Case Study: How Companies Architect for Scale

Learning from real-world systems provides insights that theoretical analysis cannot. This section examines patterns from companies that have solved AI scaling challenges.

Pattern: Prefill-Decode Disaggregation

The problem: LLM inference has two phases with different characteristics:

  • Prefill: Process all input tokens (compute-bound, parallelizable)
  • Decode: Generate output tokens one by one (memory-bound, sequential)

Running both on the same hardware means neither is optimized.

The solution: Separate prefill and decode to different hardware.

Prefill-Decode Separation Architecture

Prefill-Decode Separation Architecture

Why it works: Prefill benefits from high compute density. Decode benefits from high memory bandwidth. Different GPU configurations optimize each. The orchestrator routes appropriately.

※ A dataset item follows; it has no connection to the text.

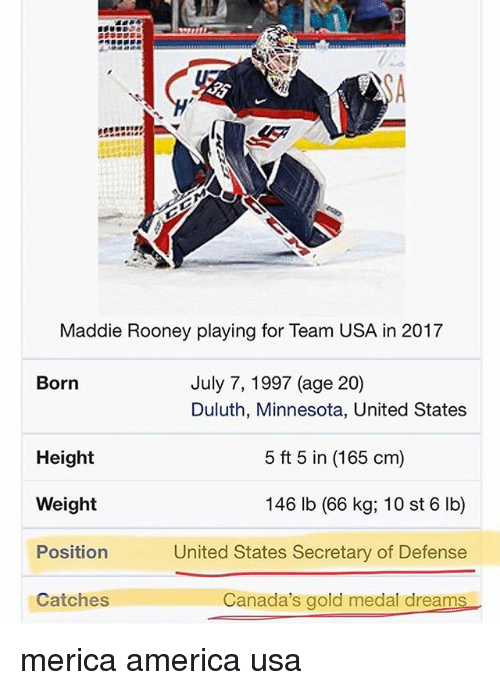 maddie rooney playing for team usa in 2017 born july 7 1997 age 20 duluth minnesota united. Black Bedroom Furniture Sets. Home Design Ideas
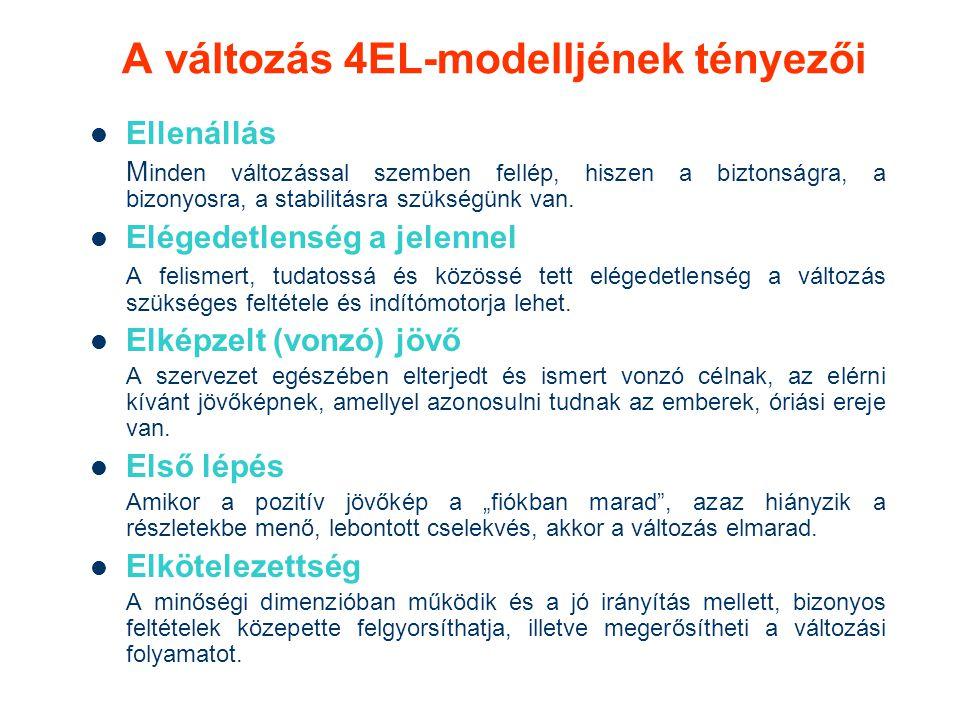 A változás 4EL-modelljének tényezői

Trade-off: Increased system complexity. KV cache transfer adds latency. Only worthwhile at significant scale.

Pattern: Semantic Caching at Scale

The problem: Users often ask similar questions. Computing the same response repeatedly wastes expensive GPU time.

The solution: Cache responses based on semantic similarity, not just exact match.

Semantic Caching Architecture

Semantic Caching Architecture

Implementation considerations:

  • Similarity threshold affects hit rate vs. accuracy trade-off
  • Cache invalidation for stale information
  • Handle personalization (cache per-user or use placeholders)
  • Multi-tenant isolation
class SemanticCache:
    """Cache with semantic similarity matching."""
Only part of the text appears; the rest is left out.